Eric Dinenberg, executive vice president of development, construction and operations for Rouse Properties, said at the 2018 Wilmington- Biz Conference and Expo on April 5, “We want to give you options. We want you to be able to experience the shopping center, The Collection at Independence, however you want to experience that. Maybe that’s inside the mall. Maybe that’s sitting outside and reading a book and not doing any shopping. Maybe it’s living there ... Whatever it is, we want to be your destination for that. And I think our plans reflect that,” he said.
He said, “The mall business … it’s changing. What’s not changing about the business is the land it sits on.”
That land can be worth more than its buildings.
“Typically what drives people to demolish something is the existing building is either outdated, or the land beneath it has become so valuable that it totally warrants redevelopment in relation to the improvement,” said Hansen Matthews, a partner in Wilmington-based commercial real estate firm Maus, Warwick, Matthews & Co. “We’ve seen that for decades now.”
As an example, he cited old beach cottages at Wrightsville Beach.
Along those same lines, Michael said, “The location is so important. It’s more important than the building itself sometimes.”
Michael said people might see more demolition in coming years, particularly in New Hanover County, because of a lack of available land.
“We’re the second-smallest county in the state,” Michael said. ‘Our real estate’s becoming very limited, so you’re going to start seeing buildings go taller. When you see that piece of property that has a little one-story facility and the ordinance allows five stories, it’s very much worth tearing that building down and going five stories.”
Another partner at Maus, Warwick, Matthews & Co., Steve Hall, explained that “Not every building on each piece of property is operating at its highest and best use. So when you’re looking at a piece of property, you’re asking, ‘What is its highest and best use? What can produce the most value on that property?”

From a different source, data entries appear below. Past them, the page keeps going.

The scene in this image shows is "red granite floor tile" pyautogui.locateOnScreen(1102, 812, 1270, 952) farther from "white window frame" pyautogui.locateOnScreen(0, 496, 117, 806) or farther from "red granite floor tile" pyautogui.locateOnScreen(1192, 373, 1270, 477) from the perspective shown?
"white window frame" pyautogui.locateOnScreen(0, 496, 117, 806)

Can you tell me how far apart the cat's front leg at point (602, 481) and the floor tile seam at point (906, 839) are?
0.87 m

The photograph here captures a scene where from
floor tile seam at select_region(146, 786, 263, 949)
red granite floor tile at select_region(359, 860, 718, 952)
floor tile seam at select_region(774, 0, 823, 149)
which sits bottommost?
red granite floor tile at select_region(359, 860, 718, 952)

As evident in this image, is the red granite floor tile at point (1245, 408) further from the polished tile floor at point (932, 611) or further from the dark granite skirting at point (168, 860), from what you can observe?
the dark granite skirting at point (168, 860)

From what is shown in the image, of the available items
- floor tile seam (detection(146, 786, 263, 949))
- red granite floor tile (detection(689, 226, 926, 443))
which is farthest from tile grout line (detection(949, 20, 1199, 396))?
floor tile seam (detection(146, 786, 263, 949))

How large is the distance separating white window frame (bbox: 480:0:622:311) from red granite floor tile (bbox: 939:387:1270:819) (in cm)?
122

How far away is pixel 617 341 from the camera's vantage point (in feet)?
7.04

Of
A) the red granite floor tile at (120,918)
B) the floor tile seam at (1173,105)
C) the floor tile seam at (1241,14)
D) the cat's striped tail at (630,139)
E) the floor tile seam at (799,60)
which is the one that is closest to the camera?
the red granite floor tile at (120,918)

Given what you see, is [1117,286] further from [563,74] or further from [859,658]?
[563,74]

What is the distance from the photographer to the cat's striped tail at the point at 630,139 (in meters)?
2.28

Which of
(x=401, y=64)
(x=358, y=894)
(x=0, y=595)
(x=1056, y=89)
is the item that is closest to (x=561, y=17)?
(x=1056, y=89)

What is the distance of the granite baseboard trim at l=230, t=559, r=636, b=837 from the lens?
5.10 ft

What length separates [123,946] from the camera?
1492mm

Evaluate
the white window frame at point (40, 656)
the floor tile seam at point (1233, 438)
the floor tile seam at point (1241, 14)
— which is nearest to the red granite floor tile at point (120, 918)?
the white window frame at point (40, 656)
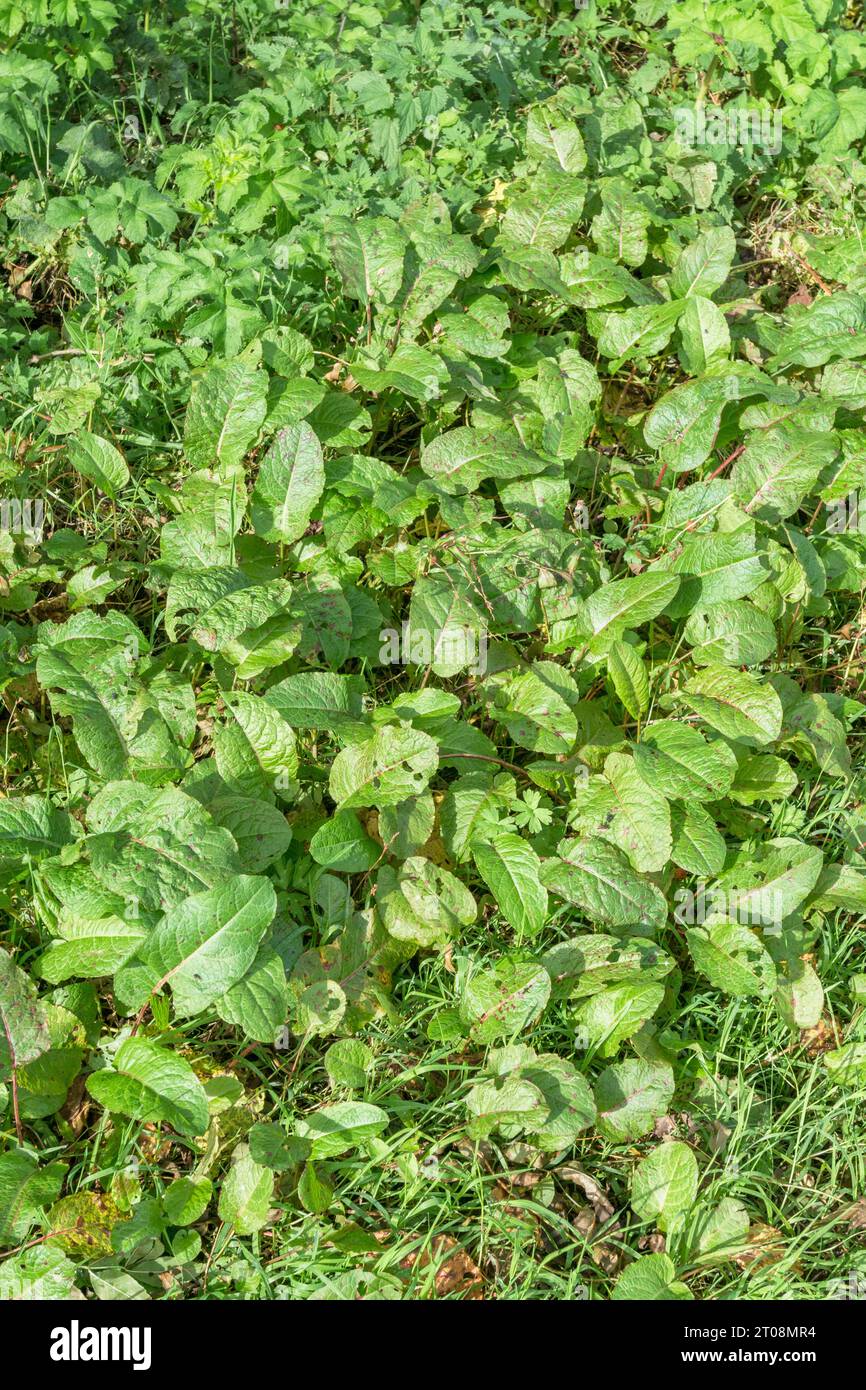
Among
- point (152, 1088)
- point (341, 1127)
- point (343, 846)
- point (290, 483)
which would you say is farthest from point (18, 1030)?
point (290, 483)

He used the example of Bradley Creek Station, a 76,000-square-foot, three-story retail and office building that will replace aging structures on Oleander Drive.
Hall, who is the listing agent for Bradley Creek Station, said the project, under development by Steve Anderson and his son, Parker Anderson, will meet demand while also adding more value to the property.
The groundbreaking for Bradley Creek Station could take place by late fall or early winter of this year, Hall said. “Right now, it’s got two dilapidated old warehouse buildings that might draw $6 a foot rent at best,” Hall said, while a new development will command a higher rate and add tax value.
A demolition could be deemed more or less cost-effective in some cases because of local, state or federal regulations that might not have existed when the structure was built.
“There are certain times where a developer will stick with the footprint of a building because to build it back, they would have to change the location and that can be a hassle. It can cost them parking; it could trigger some other regulations that can be costly and time-consuming and really detract from the overall project,” said Matthews, using the example of the building at Hanover Center that houses the Talbot’s women’s clothing store. “They took the footprint of an old laundry mat and went in there and completely reconfigured it. They kept most of the outside walls but went in there and changed it into something that was nice and new.”
Christina Haley O’Neal contributed to this report.